El Banco Central de Brasil oficializó un nuevo conjunto de reglas para empresas de activos digitales que entrará en vigor en febrero de 2026. Las normas exigen licencias obligatorias, límites de transferencia y estrictos controles de ciberseguridad.

El Banco Central de Brasil aprobó el primer marco regulatorio integral para formalizar el mercado de las criptomonedas, lo que coloca a ese país a la vanguardia en el tema dentro de América Latina. A partir del 2 de febrero de 2026, las empresas que operen con activos digitales deberán contar con autorización del Banco Central y cumplir con exigentes estándares de gobernanza, transparencia y seguridad.

El nuevo régimen -resultado de más de un año de consultas con bancos, firmas de tecnología y especialistas legales- busca equiparar las operaciones cripto al sistema financiero tradicional. Las reglas establecen la creación de las Sociedades Prestadoras de Servicios de Activos Virtuales (SPSAV), que agruparán a intermediarios, custodios y corredores bajo supervisión directa del regulador. Solo las instituciones registradas podrán solicitar licencia para operar, y las que no cumplan con los requisitos tendrán hasta noviembre de 2026 para abandonar el mercado.

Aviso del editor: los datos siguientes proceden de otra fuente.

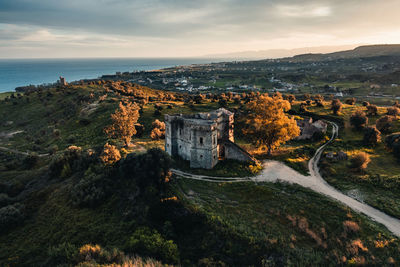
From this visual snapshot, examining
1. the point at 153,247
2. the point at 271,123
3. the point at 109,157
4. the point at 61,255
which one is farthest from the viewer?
the point at 271,123

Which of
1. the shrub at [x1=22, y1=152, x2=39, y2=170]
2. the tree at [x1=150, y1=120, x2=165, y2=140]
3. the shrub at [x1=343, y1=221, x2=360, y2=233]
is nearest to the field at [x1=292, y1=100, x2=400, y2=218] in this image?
the shrub at [x1=343, y1=221, x2=360, y2=233]

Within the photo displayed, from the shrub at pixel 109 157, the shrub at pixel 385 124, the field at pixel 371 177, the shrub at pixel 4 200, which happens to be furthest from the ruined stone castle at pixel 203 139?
the shrub at pixel 385 124

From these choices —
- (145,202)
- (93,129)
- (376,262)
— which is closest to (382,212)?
(376,262)

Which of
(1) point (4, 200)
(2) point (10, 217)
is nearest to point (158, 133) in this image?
(1) point (4, 200)

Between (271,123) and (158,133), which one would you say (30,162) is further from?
(271,123)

Según el Banco Central, las medidas pretenden prevenir el fraude, el lavado de dinero y la financiación del terrorismo, además de proteger a los inversores. “Las nuevas normas están diseñadas para fortalecer la transparencia y frenar el uso de activos digitales en actividades ilícitas”, afirmó Gilneu Vivan, director de regulación de la entidad.

El marco introduce además requisitos de capital mínimo que van desde 10,8 millones hasta 37,2 millones de reales (entre 2 y 7 millones de dólares), dependiendo del tipo de servicio ofrecido. Este punto ha generado debate, ya que algunos actores del ecosistema cripto consideran que los montos son demasiado altos y podrían desalentar la innovación. No obstante, analistas sostienen que la claridad normativa y la supervisión institucional atraerán a inversores institucionales y actores globales interesados en un entorno más seguro y predecible.

Una de las disposiciones más destacadas es la inclusión de las stablecoins y las operaciones internacionales dentro del régimen de control de divisas. Las transacciones con contrapartes no autorizadas quedarán limitadas a 100 mil dólares por operación, y todas las transferencias transfronterizas deberán ser reportadas al Banco Central. Las compañías estarán obligadas a conservar registros detallados de cada cliente y operación, reforzando la trazabilidad del dinero digital.

El presidente del Banco Central, Gabriel Galipolo, explicó a diversos medios de ese país que cerca del 90% de las transacciones cripto en Brasil están vinculadas a stablecoins, lo que demuestra la importancia de este mercado dentro su economía digital. “El uso doméstico de cripto ha crecido de manera sostenida en los últimos tres años, y ahora contamos con un marco robusto para acompañar ese crecimiento”, indicó.

Brasil es el quinto lugar del Índice Global de Adopción Cripto 2025, con un flujo estimado de 318.800 millones de dólares entre julio de 2024 y junio de 2025, equivalente a casi un tercio de la actividad total de América Latina, esto de acuerdo a la firma Chainalysis.